■ **Supplied passage**:
▶

For many international buyers, the reservation agreement is the first legally meaningful step in a property transaction.
It often appears straightforward: a deposit is paid, the seller agrees to reserve the property for a defined period, and both parties move toward due diligence and closing.
In practice, however, reservation agreements vary significantly between countries. The rights you acquire, the obligations you assume, and the recoverability of your deposit can differ dramatically depending on the jurisdiction.
Understanding these differences before signing can prevent costly mistakes later in the transaction.
What is a Reservation Agreement?
A reservation agreement is typically a preliminary contract between buyer and seller that removes a property from the market for a specified period.
The agreement usually includes:
- Property details
- Purchase price
- Reservation amount or deposit
- Exclusivity period
- Conditions for refund
- Timeline for progressing to the next contract stage
For international buyers, the reservation period is often used to:
- Conduct legal due diligence
- Verify title ownership
- Review planning permissions
- Arrange financing
- Organize international fund transfers
- Complete compliance and source-of-funds checks
The critical question is not whether a reservation agreement exists, but what rights and obligations it creates.

◀

■ **The data**:

▶

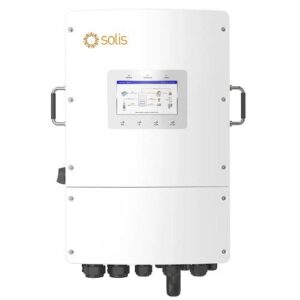 Solis S6- Invertor Hibrid  8kW, trifazat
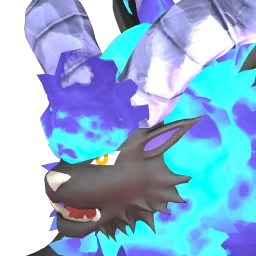 Blazehowl Noct Saddle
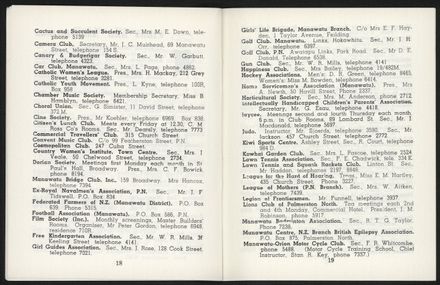 Palmerston North Diary: July 1960 - 11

◀

Reproduce word for word the part of the passage on reservation agreements that opens with the words "It often appears" and closes with "a Reservation Agreement?".

It often appears straightforward: a deposit is paid, the seller agrees to reserve the property for a defined period, and both parties move toward due diligence and closing.
In practice, however, reservation agreements vary significantly between countries. The rights you acquire, the obligations you assume, and the recoverability of your deposit can differ dramatically depending on the jurisdiction.
Understanding these differences before signing can prevent costly mistakes later in the transaction.
What is a Reservation Agreement?